2.3.2 binder_ioctl_set_ctx_mgr() 是属于Linux kernel的部分,代码
//kernel/drivers/android/binder.c 3198行
static int binder_ioctl_set_ctx_mgr(struct file *filp)
{
int ret = 0;
struct binder_proc *proc = filp->private_data;
struct binder_context *context = proc->context;
kuid_t curr_euid = current_euid();
//保证binder_context_mgr_node对象只创建一次
if (context->binder_context_mgr_node) {
pr_err("BINDER_SET_CONTEXT_MGR already set\n");
ret = -EBUSY;
goto out;
}
ret = security_binder_set_context_mgr(proc->tsk);
if (ret < 0)
goto out;
if (uid_valid(context->binder_context_mgr_uid)) {
if (!uid_eq(context->binder_context_mgr_uid, curr_euid)) {
pr_err("BINDER_SET_CONTEXT_MGR bad uid %d != %d\n",
from_kuid(&init_user_ns, curr_euid),
from_kuid(&init_user_ns,
context->binder_context_mgr_uid));
ret = -EPERM;
goto out;
}
} else {
//设置当前线程euid作为Service Manager的uid
context->binder_context_mgr_uid = curr_euid;
}
//创建ServiceManager的实体。

● **待办任务**
请写出讲解 binder_ioctl_set_ctx_mgr() 的这段代码在最后一行注释之后接下来的内容。 完成此任务用不到材料。

● **所给材料**
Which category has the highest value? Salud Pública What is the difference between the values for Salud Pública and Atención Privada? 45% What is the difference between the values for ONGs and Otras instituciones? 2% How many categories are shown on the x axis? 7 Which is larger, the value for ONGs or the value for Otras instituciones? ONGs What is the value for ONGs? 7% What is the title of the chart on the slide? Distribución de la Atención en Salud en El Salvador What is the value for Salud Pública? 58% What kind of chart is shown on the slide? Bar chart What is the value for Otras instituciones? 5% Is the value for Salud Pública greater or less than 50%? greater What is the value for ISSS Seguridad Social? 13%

● **结果**
context->binder_context_mgr_node = binder_new_node(proc, 0, 0);
if (!context->binder_context_mgr_node) {
ret = -ENOMEM;
goto out;
}
context->binder_context_mgr_node->local_weak_refs++;
context->binder_context_mgr_node->local_strong_refs++;
context->binder_context_mgr_node->has_strong_ref = 1;
context->binder_context_mgr_node->has_weak_ref = 1;
out:
return ret;
}
进入Binder驱动,在Binder驱动中定义的静态变量
2.3.3 binder_context 结构体
//kernel/drivers/android/binder.c 228行
struct binder_context {
//service manager所对应的binder_node
struct binder_node *binder_context_mgr_node;
//运行service manager的线程uid
kuid_t binder_context_mgr_uid;
const char *name;
};
创建了全局的binder_node对象binder_context_mgr_node,并将binder_context_mgr_node的强弱引用各加1
2.3.4 binder_new_node()函数解析
//kernel/drivers/android/binder.c
static struct binder_node *binder_new_node(struct binder_proc *proc,
binder_uintptr_t ptr,
binder_uintptr_t cookie)
{
struct rb_node **p = &proc->nodes.rb_node;
struct rb_node *parent = NULL;
struct binder_node *node;
//第一次进来是空
while (*p) {
parent = *p;
node = rb_entry(parent, struct binder_node, rb_node);
if (ptr < node->ptr)
p = &(*p)->rb_left;
else if (ptr > node->ptr)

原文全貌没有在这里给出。